NitroSecurity, Waterfall Security Solutions Integrate Physical and Enterprise Management
NitroSecurity, Inc., the provider of high-performance, content-aware security information and event management solutions (SIEM), and Waterfall Security Solutions Ltd., a Unidirectional Security Gateways company, has announced the integration of the SIEM portfolio and Unidirectional Security Gateways. The integration combines absolute physical layer security with full enterprise-wide security monitoring and management, including SCADA and process control systems that are otherwise "invisible" to IT security monitoring solutions.

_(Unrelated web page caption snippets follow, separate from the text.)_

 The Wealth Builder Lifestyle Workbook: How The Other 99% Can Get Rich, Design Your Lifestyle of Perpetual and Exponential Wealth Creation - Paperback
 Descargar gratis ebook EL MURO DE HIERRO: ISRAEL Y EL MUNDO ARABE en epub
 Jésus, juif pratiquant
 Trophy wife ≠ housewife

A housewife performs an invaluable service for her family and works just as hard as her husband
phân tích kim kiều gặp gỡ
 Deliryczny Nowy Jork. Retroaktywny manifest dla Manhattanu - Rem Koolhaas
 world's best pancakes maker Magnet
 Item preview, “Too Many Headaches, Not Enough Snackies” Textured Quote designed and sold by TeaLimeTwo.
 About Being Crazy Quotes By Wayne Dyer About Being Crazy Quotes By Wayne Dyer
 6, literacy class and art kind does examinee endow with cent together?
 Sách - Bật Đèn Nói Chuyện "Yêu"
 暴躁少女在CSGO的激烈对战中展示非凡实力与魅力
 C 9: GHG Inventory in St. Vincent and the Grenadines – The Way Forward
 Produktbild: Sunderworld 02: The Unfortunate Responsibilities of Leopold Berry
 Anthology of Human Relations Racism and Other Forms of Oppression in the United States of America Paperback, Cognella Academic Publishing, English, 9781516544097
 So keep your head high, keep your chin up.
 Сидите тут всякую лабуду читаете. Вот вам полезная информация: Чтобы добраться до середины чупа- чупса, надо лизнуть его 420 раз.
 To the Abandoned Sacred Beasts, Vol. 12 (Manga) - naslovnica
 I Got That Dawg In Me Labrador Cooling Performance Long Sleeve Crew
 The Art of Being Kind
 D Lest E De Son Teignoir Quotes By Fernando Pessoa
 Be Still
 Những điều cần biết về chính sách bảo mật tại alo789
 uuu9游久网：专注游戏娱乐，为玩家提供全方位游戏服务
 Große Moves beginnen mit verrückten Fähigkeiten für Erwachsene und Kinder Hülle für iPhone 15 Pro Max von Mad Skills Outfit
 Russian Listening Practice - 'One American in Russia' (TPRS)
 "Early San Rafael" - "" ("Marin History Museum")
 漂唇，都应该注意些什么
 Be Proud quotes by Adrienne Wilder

Unidirectional Security Gateways protect critical assets and infrastructures by only allowing outbound communications. All inbound traffic is blocked at the physical layer -- making it an ideal medium for the secure transport of SCADA and control system protocols associated with control system supervision. SIEM, in turn, is uniquely capable of monitoring these protocols and system activity, and correlating it with broader event activity across control system and business networks. This new integration allows NitroView to effectively report over Unidirectional Gateways and collect logs and events. This results in end-to-end security monitoring and analysis -- a common, but difficult to achieve requirement of NERC CIP, NEI 08/09, and other security regulations and recommendations. This monitoring also can detect anomalous outbound traffic, which may be an indication of malicious insider activity or threats introduced by other means.
"Unidirectional Security Gateways provide the ultimate in perimeter defense, by preventing any traffic from entering the secure area at the physical layer while allowing SCADA protocols to get out without any chance of a threat getting in," said Eric Knapp, director of Critical Infrastructure Markets for NitroSecurity. "However, sometimes a threat might manage to get around the gateway, using a USB stick for example, or it might initiate from the inside, altering control system operations, or infecting process control elements such as RTUs and PLCs. NitroView can detect those incidents, and report them back out across the Unidirectional Gateway."
Once outside of the protected control system, additional NitroView systems can correlate any detected risks or threats to other activities occurring within the supervisory or business LANs. "Together the products improve both the overall defense-in-depth capabilities of the critical systems, as well as the overall situational awareness of the system as a whole. It's a win-win for customers and added peace of mind in an increasingly dangerous threat environment," said Lior Frenkel, co-Founder and CEO of Waterfall.